Published: June, 2013

Submission: November, 2013


On Friday June 14, 2013, the Supreme Court of Canada released its eagerly-awaited decision, Communications, Energy and Paperworkers Union of Canada, Local 30 v. Irving Pulp & Paper, Ltd., 2013 SCC 34, a case concerning random alcohol testing at a paper mill operation in  Saint John, New Brunswick. A majority of the Court upheld the decision  of the labour arbitration board that mandatory random alcohol testing by breathalyzer was not permitted even though it was limited to employees  in safety-sensitive positions.

The Court unanimously agreed that, in a unionized setting, any rule  or policy unilaterally adopted by an employer and not subsequently  agreed to by a union must be consistent with the collective agreement  and be reasonable.
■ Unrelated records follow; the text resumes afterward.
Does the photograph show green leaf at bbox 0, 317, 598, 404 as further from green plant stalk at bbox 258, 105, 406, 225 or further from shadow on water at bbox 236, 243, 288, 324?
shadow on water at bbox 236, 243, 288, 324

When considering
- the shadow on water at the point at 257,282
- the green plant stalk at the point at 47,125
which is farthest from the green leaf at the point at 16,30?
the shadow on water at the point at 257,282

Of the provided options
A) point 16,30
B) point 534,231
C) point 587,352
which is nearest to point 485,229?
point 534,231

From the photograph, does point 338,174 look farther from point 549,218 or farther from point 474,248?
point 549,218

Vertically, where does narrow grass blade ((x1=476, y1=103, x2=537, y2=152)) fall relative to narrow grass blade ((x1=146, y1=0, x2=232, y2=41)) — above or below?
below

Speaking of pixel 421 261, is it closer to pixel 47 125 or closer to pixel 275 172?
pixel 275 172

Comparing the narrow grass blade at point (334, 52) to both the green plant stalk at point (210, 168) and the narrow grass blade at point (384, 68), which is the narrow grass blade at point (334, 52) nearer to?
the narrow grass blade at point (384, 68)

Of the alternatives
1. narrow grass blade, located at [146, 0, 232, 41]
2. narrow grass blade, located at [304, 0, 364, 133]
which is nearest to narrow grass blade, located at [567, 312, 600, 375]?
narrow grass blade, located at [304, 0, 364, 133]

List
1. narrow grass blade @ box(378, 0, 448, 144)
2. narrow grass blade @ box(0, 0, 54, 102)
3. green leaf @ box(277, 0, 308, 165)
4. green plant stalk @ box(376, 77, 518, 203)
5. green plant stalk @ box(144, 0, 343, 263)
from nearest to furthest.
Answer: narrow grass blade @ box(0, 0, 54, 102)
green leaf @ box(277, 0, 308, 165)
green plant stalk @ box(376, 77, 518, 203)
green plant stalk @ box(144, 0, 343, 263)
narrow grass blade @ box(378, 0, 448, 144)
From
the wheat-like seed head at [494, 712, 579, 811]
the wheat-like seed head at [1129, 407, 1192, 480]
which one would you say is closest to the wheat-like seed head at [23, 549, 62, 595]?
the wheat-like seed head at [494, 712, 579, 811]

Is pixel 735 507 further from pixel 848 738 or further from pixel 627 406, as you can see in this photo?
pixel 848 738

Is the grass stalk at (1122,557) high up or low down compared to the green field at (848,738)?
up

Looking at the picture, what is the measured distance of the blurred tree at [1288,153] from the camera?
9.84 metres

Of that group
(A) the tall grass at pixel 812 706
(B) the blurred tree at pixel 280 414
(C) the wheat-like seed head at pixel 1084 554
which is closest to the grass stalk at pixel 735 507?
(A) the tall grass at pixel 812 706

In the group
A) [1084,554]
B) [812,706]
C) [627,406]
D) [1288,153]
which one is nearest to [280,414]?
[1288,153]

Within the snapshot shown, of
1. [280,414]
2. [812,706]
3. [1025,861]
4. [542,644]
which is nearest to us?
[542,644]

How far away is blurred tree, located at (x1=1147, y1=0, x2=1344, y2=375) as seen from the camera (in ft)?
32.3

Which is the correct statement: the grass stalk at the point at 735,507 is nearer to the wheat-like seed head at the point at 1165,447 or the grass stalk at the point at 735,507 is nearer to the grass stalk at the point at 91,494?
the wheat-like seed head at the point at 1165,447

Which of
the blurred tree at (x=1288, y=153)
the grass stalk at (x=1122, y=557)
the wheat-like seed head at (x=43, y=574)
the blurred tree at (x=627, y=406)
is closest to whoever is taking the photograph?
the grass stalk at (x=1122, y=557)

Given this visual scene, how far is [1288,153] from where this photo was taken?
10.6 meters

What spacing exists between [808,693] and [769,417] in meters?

For random alcohol testing, the Court similarly  agreed that the employer must first establish that there is a substance  abuse problem in a safety sensitive work environment to justify such  testing as reasonable.

Writing for the majority, Madam Justice Abella found that the  unilateral imposition of the random alcohol testing policy by the  employer was not justified because there was insufficient evidence of a  substance abuse problem in the workplace. While the Court did not take  issue with the finding that certain positions in the paper mill were  safety sensitive, the majority found that the employer’s evidence, which amounted to seven instances over fifteen years where employees were  under the influence of alcohol, consuming alcohol, or in the possession  of alcohol on company premises as well as testimony by a former  superintendent of a pervasive alcohol abuse problem at the mill, did not demonstrate a significant problem with workplace alcohol use which  could justify the imposition of random alcohol testing. The majority  noted that random testing, be it by blood, urine, or breathalyzer,  amounted to a significant infringement of employees’ privacy rights.

For employers in a unionized setting, the decision confirms that  random alcohol testing for safety sensitive positions will only be
permitted where there is evidence of a substance abuse problem in the  workplace or where testing is agreed-to by the union through the  collective bargaining process. An “inherently dangerous” or “safety  sensitive” work environment is not, in and of itself, sufficient to  justify the imposition of random drug or alcohol testing. The  evidentiary standard required to justify random testing appears to be
something more than a half-dozen recorded instances of alcohol abuse  and, based on the reasons of the dissenting judges including the Chief  Justice, it is likely that a higher standard is required to justify  random drug testing than random alcohol testing. The decision does,  however, confirm that alcohol and drug testing is permitted where there  is reasonable cause to suspect impairment or following an accident in  the workplace, or where an employee returns to work after treatment for  substance abuse.